Student who raped friend in flat loses conviction appeal based on counsel not presenting phone footage in evidence

A student who raped a friend after she refused to have sex with him at his flat has lost a High Court appeal against his conviction based on an argument that his representation at trial was defective.

About this case:
- Citation:[2025] HCJAC 21
- Judgment:
- Court:Appeal Court of the High Court of Justiciary
- Judge:Lord Beckett
Oluwatayo Dada was convicted at Inverness High Court of one charge of sexual assault and another of sexual assault and rape against complainers XX and YY in 2013 and 2021 respectively. On appeal he argued that his representative had failed to present video footage of the complainer that he took on his mobile phone during their encounter. No appeal was made in respect of charge 1.
The appeal was heard by the Lord Justice Clerk, Lord Beckett, with Lord Doherty and Lord Matthews. Paterson KC appeared for the appellant and Glancy KC for the Crown.
Immediate aftermath
YY, the complainer in charge 2, was a student and friend of the appellant’s. She was a practising Christian who did not believe in sex before marriage. On the evening on 19 October 2021, she visited the appellant at his flat, and during the visit he made sexual advances towards her. The complainer explained in evidence that she offered to perform oral sex on him to defuse the situation, even though she did not want to, in order to get out of having full vaginal sex with him.
Later, the appellant tried to digitally penetrate YY’s vagina and ask her for sex. She eventually gave in to his advances to the extent that she agreed to him rubbing his penis against her vagina, however he ignored her request for him not to penetrate her. The jury returned a unanimous verdict in respect of charge 2, under deletion of the references to oral penetration.
The appellant provided a short film clip taken on his phone, which he deponed was taken after the first time he and YY had vaginal sex. In the clip, YY, covering her breasts with her left arm, was holding her phone in front of her face with her right hand such that she appeared to be taking photographs and posing. The appellant maintained that this footage showed YY in the immediate aftermath of charge 2 and supported his defence of consent.
Senior counsel for the appellant, who was the appellant’s trial counsel, recalled seeing the footage but took the view, shared with the appellant’s solicitors, that it would be prohibited by section 274 of the Criminal Procedure (Scotland) Act 1995 and would not meet the criteria for admission under section 275. However, he elicited from the complainer during cross-examination that she was able to message someone during her time at the appellant’s flat as she had her phone, in an indirect attempt to undermine her evidence that she did not consent.
For the appellant it was submitted that the footage was admissible at common law as the behaviour as recorded was not sexual behaviour in terms of the Act. The Crown submitted that the appellant was not deprived of a fair trial and the footage did not have sufficient probative value to outweigh the reasonable judgments taken by trial counsel.
Professional judgment
Lord Beckett, delivering the opinion of the court, said of the nature of the recording: “We viewed the recording in preparation for the appeal. The view is not good enough to determine much about the complainer’s emotional state but we accept that she was not overtly displaying distress. The appellant’s point seems to be that she was acting normally, communicating with a friend on her phone and taking photographs.”

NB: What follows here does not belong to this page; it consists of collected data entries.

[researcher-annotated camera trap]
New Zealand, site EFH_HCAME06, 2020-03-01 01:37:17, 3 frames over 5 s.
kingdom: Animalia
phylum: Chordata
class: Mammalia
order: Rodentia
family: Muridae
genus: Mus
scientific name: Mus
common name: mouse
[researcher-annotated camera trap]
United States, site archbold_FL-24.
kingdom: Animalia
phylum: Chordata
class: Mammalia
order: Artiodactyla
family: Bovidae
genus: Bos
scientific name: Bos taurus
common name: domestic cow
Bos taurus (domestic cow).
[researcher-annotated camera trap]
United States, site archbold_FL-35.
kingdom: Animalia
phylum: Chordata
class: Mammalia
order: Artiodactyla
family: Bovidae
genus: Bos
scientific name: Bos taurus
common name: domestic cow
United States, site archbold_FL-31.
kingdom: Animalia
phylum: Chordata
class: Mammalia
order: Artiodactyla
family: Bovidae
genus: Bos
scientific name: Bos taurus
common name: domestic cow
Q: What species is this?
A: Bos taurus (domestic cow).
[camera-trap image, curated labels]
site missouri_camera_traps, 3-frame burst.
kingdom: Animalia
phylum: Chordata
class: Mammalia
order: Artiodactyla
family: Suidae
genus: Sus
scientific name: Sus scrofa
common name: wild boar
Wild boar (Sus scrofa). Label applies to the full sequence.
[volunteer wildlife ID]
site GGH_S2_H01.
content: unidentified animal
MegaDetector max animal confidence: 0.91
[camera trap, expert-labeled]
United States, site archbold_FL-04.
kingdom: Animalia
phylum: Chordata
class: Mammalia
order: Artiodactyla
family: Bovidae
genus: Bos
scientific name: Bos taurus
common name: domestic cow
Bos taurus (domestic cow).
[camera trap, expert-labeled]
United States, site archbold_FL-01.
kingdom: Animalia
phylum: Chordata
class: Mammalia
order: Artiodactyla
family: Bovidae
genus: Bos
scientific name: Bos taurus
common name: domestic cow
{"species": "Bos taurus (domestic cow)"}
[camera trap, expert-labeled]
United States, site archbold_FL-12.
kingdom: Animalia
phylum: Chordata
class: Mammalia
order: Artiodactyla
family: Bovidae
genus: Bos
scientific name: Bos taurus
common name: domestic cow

He continued: “Senior counsel conceded that the appellant’s defence of consent was before the jury, witnesses were cross-examined accordingly and the appellant gave evidence in support of it. Senior counsel recognised the difficulty this presents for his appeal. We also note that the trial judge reports that in his speech counsel offered the jury reasons why they should prefer the evidence of the appellant to that of the complainers.”
Evaluating whether a miscarriage of justice had taken place, Lord Beckett explained: “The appellant filming a woman naked but for her pants as she sought to cover her breasts with her hands was sexual behaviour. Senior counsel does not tell us so, but if he considered the decision of this court in P v HM Advocate (2022), he would have found some support for the view that the recording was irrelevant and inadmissible at common law.”
He concluded: “Even if we assumed that the recording was relevant at common law and would succeed under s275, all that the appellant might have gained is a further adminicle of evidence with which to attack the Crown case. This does not demonstrate defective representation. Counsel, exercising his professional judgment, decided not to seek to elicit that evidence: but he put the appellant’s defence of consent squarely before the jury.”
The appeal against conviction was therefore refused.